Because the system for recording information at point of service is still fully paper-based, the time savings introduced by e-reporting at health post level are less dramatic. Amber Tamang, the Health In-Charge at the Kalyanpur Health Post, and his colleagues still manually collate service statistics from multiple paper registers each month in order to complete HMIS Form 9.3. But now, rather than physically taking Form 9.3 to the DPHO in Bidur, Tamang spends about 10 minutes entering the information into DHIS2. Bigger time savings are to be found in the preparation of presentations. Before annual review meetings, it used to take Tamang two to three days to work his way through old reports, copy down data for specific indicators, and then construct graphs or tables by hand. Now, in DHIS2, these charts can be generated automatically and printed out or shared electronically.
Beyond the convenience, Tamang believes that e-reporting via DHIS2 is improving the quality of the data the health post reports. One month, for example, the software’s validation programme caught a discrepancy between the number of vaccine doses received from the DPHO and the number of patients vaccinated at the health post. Tamang was able to trace the discrepancy back to a transcription error and immediately corrected it in the report for the immunisation programme.

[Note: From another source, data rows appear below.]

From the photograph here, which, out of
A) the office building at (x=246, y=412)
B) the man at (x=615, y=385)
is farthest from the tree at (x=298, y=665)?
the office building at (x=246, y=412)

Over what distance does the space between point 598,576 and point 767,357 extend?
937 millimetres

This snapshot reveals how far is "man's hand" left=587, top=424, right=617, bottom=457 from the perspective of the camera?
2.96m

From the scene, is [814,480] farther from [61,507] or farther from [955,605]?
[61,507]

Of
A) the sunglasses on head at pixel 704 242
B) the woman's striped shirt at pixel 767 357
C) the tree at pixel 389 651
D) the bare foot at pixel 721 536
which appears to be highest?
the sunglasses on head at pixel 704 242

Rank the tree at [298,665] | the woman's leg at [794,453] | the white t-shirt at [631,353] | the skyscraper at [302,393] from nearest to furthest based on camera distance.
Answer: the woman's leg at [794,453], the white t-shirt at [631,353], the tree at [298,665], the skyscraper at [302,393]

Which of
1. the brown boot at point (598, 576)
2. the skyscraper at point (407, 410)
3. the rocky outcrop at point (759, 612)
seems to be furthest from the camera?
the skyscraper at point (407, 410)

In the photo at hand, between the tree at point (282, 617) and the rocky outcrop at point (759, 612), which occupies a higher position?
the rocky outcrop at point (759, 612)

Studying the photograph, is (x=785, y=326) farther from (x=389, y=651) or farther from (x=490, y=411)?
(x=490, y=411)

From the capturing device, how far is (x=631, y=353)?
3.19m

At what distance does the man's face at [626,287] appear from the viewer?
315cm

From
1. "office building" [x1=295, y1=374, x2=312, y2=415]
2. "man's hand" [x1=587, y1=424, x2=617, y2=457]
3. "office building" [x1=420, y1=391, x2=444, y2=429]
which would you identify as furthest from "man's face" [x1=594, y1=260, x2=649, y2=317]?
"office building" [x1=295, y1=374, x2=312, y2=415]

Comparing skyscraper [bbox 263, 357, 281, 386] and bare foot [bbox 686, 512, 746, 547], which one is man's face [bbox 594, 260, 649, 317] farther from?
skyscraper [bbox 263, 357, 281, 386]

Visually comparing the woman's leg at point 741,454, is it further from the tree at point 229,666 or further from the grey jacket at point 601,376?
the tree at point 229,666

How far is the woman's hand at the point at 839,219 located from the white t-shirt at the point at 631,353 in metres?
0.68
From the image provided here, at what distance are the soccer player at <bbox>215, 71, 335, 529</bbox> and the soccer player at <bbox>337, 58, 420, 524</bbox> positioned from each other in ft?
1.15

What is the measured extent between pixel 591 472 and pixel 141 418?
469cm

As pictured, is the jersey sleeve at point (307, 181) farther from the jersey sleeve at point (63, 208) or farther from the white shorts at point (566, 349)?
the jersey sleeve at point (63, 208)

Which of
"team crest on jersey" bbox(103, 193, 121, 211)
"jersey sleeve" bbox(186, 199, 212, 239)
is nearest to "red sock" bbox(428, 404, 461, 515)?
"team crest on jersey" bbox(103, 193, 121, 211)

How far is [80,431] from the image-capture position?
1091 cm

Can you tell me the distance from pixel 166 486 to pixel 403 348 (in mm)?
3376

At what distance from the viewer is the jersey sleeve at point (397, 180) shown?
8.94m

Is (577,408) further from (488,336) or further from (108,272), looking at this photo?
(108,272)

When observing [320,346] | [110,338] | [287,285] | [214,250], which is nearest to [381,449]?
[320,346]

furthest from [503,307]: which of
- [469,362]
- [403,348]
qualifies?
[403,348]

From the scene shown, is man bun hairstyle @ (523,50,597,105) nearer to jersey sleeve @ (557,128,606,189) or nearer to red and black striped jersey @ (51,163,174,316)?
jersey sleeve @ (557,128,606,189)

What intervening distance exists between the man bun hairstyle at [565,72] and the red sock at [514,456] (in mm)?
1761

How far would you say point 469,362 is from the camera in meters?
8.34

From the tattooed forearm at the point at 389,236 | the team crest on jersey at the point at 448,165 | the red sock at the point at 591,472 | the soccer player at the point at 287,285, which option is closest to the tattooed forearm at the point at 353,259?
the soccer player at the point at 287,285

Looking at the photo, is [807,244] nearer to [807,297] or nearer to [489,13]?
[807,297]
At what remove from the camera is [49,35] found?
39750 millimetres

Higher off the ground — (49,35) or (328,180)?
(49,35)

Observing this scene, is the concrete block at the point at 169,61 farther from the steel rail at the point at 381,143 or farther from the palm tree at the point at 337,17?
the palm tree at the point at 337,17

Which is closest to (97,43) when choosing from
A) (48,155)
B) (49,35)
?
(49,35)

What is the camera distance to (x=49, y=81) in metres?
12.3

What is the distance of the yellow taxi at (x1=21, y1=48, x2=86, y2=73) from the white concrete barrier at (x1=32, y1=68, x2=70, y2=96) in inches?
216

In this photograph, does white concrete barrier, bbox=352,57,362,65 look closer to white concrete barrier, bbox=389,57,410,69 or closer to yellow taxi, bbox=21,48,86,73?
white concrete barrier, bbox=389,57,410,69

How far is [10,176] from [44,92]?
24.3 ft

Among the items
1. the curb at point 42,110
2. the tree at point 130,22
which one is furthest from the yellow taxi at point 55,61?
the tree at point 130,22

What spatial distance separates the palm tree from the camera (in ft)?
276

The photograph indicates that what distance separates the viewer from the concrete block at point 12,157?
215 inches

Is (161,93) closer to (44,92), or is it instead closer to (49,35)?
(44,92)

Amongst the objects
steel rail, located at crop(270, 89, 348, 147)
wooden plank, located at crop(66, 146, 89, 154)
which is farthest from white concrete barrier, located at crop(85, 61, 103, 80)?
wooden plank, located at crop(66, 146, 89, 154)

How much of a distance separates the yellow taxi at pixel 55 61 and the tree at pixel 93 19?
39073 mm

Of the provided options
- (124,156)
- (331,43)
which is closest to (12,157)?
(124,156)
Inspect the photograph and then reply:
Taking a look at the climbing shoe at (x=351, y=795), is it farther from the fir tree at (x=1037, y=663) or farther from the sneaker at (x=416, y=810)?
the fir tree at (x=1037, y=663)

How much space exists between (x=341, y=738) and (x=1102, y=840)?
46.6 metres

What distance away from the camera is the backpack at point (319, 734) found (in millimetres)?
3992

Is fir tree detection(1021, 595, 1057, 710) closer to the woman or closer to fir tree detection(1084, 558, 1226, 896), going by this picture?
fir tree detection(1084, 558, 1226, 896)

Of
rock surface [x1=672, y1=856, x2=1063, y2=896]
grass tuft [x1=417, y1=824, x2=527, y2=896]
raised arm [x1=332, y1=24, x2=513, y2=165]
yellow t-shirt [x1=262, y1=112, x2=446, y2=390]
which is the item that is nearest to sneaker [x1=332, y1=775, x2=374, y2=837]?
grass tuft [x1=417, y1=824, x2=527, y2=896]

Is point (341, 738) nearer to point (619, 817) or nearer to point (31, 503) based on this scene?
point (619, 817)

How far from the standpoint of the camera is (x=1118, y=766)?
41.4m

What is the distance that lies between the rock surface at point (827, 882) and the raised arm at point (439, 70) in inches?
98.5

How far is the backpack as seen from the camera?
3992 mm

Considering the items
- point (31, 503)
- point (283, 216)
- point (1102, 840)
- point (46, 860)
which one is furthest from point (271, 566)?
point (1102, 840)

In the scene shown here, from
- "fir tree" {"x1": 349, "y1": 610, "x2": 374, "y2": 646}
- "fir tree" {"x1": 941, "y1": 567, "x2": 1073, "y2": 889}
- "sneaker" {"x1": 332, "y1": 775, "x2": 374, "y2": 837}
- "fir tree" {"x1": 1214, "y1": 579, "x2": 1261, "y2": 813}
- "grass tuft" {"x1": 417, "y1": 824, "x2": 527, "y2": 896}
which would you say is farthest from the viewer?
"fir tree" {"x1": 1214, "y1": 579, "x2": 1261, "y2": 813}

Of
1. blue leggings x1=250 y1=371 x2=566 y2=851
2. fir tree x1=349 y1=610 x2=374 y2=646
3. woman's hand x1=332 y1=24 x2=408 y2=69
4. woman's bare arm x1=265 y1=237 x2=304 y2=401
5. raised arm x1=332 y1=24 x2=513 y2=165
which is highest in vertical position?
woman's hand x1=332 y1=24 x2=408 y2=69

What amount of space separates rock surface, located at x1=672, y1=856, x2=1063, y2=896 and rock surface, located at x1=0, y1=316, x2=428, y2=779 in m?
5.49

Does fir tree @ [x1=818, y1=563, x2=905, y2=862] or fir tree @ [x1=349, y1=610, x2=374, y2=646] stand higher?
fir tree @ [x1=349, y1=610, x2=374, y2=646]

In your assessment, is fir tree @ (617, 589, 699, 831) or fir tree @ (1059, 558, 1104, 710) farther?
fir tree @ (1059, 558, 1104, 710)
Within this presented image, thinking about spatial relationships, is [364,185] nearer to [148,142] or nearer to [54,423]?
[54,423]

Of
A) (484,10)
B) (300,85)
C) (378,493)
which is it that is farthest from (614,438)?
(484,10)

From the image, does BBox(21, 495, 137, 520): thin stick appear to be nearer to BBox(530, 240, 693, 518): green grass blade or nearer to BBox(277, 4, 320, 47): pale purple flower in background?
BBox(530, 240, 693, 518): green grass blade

Setting priorities at the local level
What Tamang likes best about the new system is the fact that he can access and analyse facility data on a regular basis. He logs into DHIS2 at least once a week and particularly enjoys working with the pivot tables. The arrival of DHIS2 has made it much easier for staff at the Kalyanpur Health Post to monitor changes in service coverage – and as a result they are much more motivated to do so. In the past, Tamang and his colleagues would manually calculate key indicators, such as the contraceptive prevalence rate. Now, the software does this automatically, allowing them to track changes continuously over time. DHIS2 makes it easy for the team at the health post to see which indicators are progressing and which aren’t. This helps them to know where they need to focus their efforts and to take action.
This type of insight is increasingly needed for health facilities to be able to do their work. Since the adoption of the 2015 constitution, Nepal has been transitioning to a federal state and previously-centralised functions are being devolved to the sub-national level. Nuwakot, which used to be comprised of one municipality and 61 Village Development Committees, has been reorganised into one municipality and 10 village councils which are now responsible for planning, budgeting and overseeing health service delivery, alongside a wide range of other activities.
The district hospital, four urban health clinics and five health posts, including Kalyanpur, now fall under the authority of Bidur Municipality. Eventually, once the transfer of functions required for federalism is complete, health sector planning and budgeting across Nepal will take place at local municipal offices, such as this one. Tamang and the other facility heads who are already working with DHIS2 can support the municipality to fulfil these tasks. The introduction of DHIS2 is positioning health workers to be much more directly involved in planning and decision-making processes, something which holds the potential to greatly strengthen health sector governance and to improve the quality of health service delivery.